Cassandra Modelling for Date Range - cassandra

Cassandra Newbie here. Cassandra v 3.9.
I'm modelling the Travellers Flight Checkin Data.
My Main Query Criteria is Search for travellers with a date range (max of 7 day window).
Here is what I've come up with with my limited exposure to Cassandra.
create table IF NOT EXISTS travellers_checkin (checkinDay text, checkinTimestamp bigint, travellerName text, travellerPassportNo text, flightNumber text, from text, to text, bookingClass text, PRIMARY KEY (checkinDay, checkinTimestamp)) WITH CLUSTERING ORDER BY (checkinTimestamp DESC)
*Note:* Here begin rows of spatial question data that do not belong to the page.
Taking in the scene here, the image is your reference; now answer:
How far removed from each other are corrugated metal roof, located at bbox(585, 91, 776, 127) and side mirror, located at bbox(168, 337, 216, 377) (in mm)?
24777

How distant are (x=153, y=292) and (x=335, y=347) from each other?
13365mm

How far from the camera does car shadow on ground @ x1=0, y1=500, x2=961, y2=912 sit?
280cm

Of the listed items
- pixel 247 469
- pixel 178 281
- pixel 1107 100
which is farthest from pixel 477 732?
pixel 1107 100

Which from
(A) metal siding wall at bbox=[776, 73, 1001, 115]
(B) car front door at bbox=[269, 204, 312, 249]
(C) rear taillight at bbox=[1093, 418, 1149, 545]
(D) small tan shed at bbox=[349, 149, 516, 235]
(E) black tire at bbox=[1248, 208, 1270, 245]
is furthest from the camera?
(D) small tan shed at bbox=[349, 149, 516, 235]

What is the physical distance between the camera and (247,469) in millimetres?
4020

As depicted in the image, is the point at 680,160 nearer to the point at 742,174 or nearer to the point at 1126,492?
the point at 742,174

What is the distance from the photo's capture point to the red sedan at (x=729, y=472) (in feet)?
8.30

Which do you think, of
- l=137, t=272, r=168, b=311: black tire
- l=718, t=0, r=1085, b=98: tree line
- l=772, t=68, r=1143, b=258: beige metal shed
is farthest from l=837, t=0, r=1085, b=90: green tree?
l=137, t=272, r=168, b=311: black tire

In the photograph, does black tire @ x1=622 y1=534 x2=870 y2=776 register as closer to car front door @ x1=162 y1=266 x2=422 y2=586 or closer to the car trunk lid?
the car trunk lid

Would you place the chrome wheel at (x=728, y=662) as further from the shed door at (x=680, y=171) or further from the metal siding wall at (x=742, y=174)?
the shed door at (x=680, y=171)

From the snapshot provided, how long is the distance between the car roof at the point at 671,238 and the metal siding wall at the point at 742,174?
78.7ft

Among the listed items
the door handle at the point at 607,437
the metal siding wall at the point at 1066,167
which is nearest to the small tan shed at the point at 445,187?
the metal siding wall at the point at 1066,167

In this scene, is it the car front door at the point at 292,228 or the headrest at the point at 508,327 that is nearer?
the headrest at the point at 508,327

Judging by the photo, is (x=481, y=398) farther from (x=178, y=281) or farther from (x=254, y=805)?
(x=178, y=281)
Per day, I'm expecting upto a million records - resulting in the partition to have a million records.
Now my users want search in which the date window is mandatory (max a week window). In this case should I use a IN clause that spans across multiple partitions? Is this the correct way or should I think of re-modelling the data? Alternatively, I'm also wondering if issuing 7 queries (per day) and merging the responses would be efficient.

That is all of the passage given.